* Source material *
BEGIN
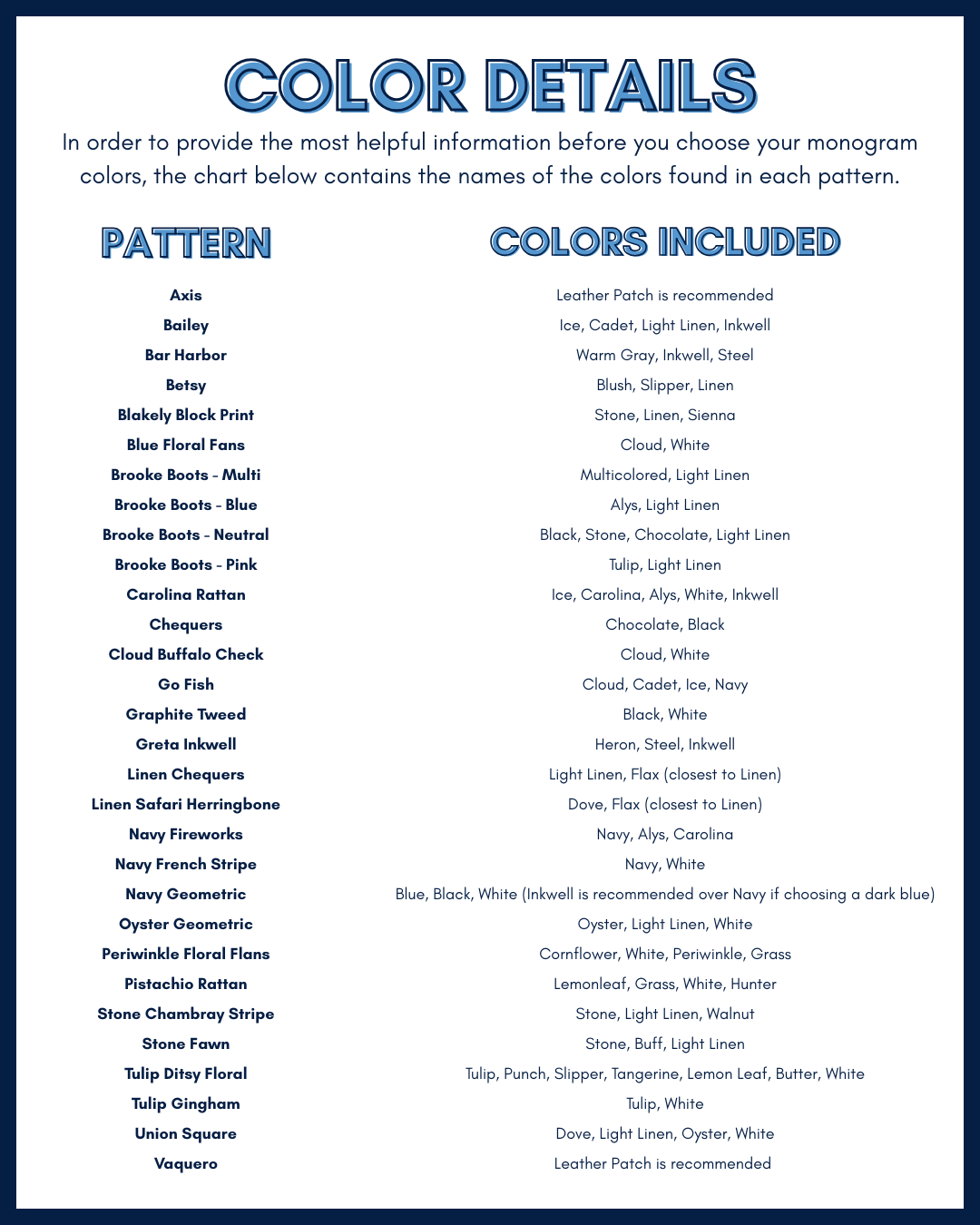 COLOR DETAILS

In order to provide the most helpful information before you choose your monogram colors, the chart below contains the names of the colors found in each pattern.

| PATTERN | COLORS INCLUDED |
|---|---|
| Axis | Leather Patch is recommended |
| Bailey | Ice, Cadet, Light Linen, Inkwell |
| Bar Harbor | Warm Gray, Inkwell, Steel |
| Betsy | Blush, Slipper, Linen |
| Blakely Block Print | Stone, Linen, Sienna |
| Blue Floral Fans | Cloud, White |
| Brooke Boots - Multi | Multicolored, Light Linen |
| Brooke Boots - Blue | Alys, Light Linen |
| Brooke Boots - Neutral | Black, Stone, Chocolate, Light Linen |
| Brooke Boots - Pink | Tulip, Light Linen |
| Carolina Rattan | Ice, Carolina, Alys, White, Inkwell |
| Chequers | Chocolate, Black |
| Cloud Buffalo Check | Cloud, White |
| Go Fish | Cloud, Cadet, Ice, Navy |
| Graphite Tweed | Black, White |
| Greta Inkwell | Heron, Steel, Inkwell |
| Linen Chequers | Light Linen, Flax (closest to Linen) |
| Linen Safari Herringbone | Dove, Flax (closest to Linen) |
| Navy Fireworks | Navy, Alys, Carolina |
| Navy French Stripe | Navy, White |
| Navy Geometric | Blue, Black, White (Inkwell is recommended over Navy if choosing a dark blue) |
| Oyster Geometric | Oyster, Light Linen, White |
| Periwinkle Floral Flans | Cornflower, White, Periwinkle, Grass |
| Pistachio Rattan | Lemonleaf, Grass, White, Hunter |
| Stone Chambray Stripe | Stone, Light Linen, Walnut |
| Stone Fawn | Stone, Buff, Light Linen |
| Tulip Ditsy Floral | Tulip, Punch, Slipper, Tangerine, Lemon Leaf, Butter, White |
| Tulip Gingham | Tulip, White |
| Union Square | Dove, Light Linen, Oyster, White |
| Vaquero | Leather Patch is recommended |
END
* Exercise requirements *
Each line of the entries that contains the word "Brooke" should be listed.

* Response for this exercise *
| Brooke Boots - Multi | Multicolored, Light Linen |
| Brooke Boots - Blue | Alys, Light Linen |
| Brooke Boots - Neutral | Black, Stone, Chocolate, Light Linen |
| Brooke Boots - Pink | Tulip, Light Linen |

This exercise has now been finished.